Whenever Missouri megapreacher Mike Bickle received prophecies from God, he tended to shout the good news from the rooftops. But there was one recurring vision that he only shared with a few people. In the early 1980s, Bickle—who would go on to found International House of Prayer in Kansas City—confided in Tammy Woods, the 14-year-old who was babysitting his children, that his wife Diane would die and “that we could be together,” a prelude to his repeatedly sexually abusing her. The founder of the outrageously successful church certainly felt that God had his back. He had the same vision over a decade later, when he told his 19-year-old female intern that his wife would die and that they would get married.
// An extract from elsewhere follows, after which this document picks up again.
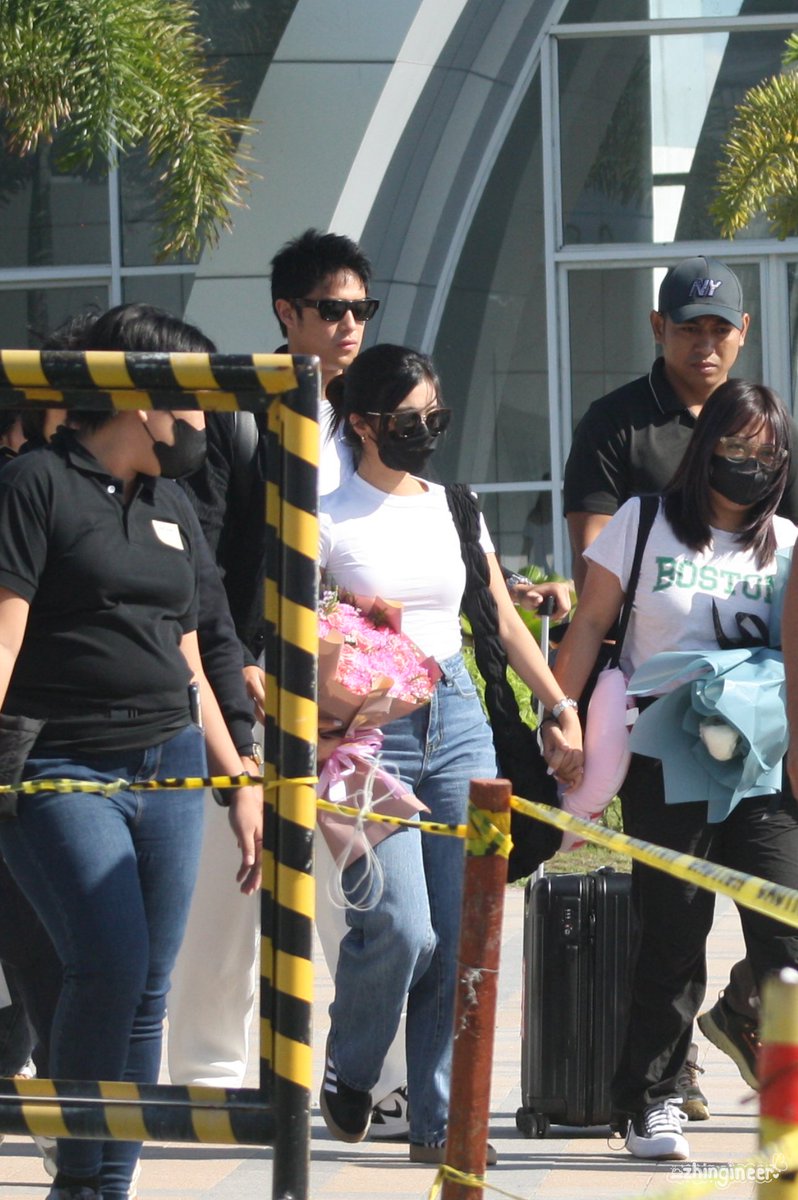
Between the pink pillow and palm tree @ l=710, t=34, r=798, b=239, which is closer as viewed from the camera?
the pink pillow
But maybe God had other plans. Thanks to these two women and their willingness to come forward to attest to Bickle’s misdeeds, a larger crisis of sexual abuse in evangelical Christianity has been exposed, and countless more allegations have followed. In June, Trump spiritual adviser Robert Morris resigned from his Dallas-based Gateway megachurch after he was accused of abusing a 12-year-old girl. Last month, his successor was fired for undisclosed “moral issues.”

That two towering figures of the charismatic evangelical movement have faced such serious allegations ought to lead to soul searching, and more importantly, a rush to ensure better safeguards so that pastors cannot abuse their authority. If the past is any guide, there’s little hope that any kind of reckoning is at hand. As we’ve seen with a series of similar scandals and a damning report into sexual abuse in the Southern Baptist Convention, America’s evangelical leaders have made failing to act responsibly into an art form.

Sexual abuse in churches has long been thought of as a “Catholic disease,” but as recent events have shown, it is unchecked power and authority, not celibacy, that is the root of the problem. It is also very much a crisis of the evangelical movement’s own making; in this milieu, commercial incentives have produced a culture where the more charismatic and authoritarian the leader, the more successful the church. The widespread culture of abuse, cover-up, and denial has been exacerbated by the kind of corruption that arises when friends appoint friends to positions of authority, tamping down any incentives toward transparency and accountability.

A big reason the problem has gotten out of control is the growing trend among evangelical churches of all stripes to label themselves “nondenominational.” According to religious data cruncher Ryan Burge, nearly 13 percent of all adults in the United States now identify as nondenominational Protestant Christians, and there are now more nondenominationals in the U.S. than mainline Protestants.